** Given task **
Turn everything below, from the line containing "Which single item from" down to the line containing "is closest to tree", into a numbered list with one line per item, leaving out blank lines.

═══ Information shown

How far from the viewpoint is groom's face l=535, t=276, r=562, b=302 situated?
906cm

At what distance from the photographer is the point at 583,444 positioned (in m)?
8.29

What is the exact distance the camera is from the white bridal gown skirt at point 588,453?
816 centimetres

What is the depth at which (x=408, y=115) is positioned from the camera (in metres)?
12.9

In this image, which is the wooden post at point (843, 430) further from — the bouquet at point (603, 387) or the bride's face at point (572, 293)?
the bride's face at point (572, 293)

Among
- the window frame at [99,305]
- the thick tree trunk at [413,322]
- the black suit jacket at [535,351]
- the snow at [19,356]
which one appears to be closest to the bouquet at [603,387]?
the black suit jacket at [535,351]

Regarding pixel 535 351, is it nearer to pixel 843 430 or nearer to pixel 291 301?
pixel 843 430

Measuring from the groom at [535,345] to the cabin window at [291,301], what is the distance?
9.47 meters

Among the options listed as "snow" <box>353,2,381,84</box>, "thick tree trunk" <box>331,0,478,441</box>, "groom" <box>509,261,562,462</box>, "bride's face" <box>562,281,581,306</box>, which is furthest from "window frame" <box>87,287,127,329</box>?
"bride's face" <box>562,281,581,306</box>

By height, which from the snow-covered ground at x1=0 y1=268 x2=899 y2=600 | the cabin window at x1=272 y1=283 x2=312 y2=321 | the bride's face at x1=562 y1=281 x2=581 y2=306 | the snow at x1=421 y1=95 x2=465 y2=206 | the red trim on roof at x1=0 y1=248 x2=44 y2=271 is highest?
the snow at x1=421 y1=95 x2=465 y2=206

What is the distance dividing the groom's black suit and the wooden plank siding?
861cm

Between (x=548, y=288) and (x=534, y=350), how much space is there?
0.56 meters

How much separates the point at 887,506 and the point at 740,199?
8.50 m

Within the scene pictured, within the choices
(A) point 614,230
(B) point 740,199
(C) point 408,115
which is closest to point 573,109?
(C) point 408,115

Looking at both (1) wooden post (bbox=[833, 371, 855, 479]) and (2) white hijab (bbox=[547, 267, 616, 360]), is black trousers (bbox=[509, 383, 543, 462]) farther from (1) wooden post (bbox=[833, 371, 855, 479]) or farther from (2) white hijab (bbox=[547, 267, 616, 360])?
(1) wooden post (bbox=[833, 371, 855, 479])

══════
═══ Information shown

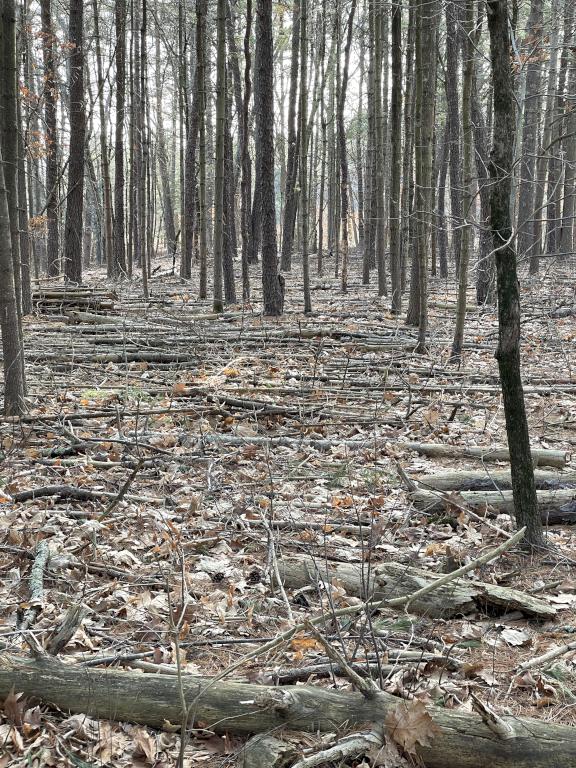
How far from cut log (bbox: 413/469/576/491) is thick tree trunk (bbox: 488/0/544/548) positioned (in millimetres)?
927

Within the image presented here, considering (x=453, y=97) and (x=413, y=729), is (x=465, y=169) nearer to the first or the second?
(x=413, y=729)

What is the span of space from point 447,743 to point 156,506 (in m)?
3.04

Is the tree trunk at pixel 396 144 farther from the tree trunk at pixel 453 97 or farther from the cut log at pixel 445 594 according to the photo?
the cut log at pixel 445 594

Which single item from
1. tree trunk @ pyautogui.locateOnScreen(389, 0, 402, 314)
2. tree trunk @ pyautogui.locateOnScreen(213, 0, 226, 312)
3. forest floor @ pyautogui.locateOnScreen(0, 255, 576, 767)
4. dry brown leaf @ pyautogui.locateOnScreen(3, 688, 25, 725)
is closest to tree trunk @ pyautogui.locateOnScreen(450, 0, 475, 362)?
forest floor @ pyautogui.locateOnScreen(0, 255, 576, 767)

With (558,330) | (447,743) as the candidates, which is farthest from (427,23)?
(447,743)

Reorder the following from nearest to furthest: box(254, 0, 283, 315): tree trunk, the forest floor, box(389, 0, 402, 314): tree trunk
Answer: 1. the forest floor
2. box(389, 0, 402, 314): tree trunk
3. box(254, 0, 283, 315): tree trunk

══════

** Task response **
1. Which single item from
2. 1. tree trunk @ pyautogui.locateOnScreen(389, 0, 402, 314)
3. 2. tree trunk @ pyautogui.locateOnScreen(213, 0, 226, 312)
4. 3. forest floor @ pyautogui.locateOnScreen(0, 255, 576, 767)
5. 4. dry brown leaf @ pyautogui.locateOnScreen(3, 688, 25, 725)
6. is closest to tree trunk @ pyautogui.locateOnScreen(450, 0, 475, 362)?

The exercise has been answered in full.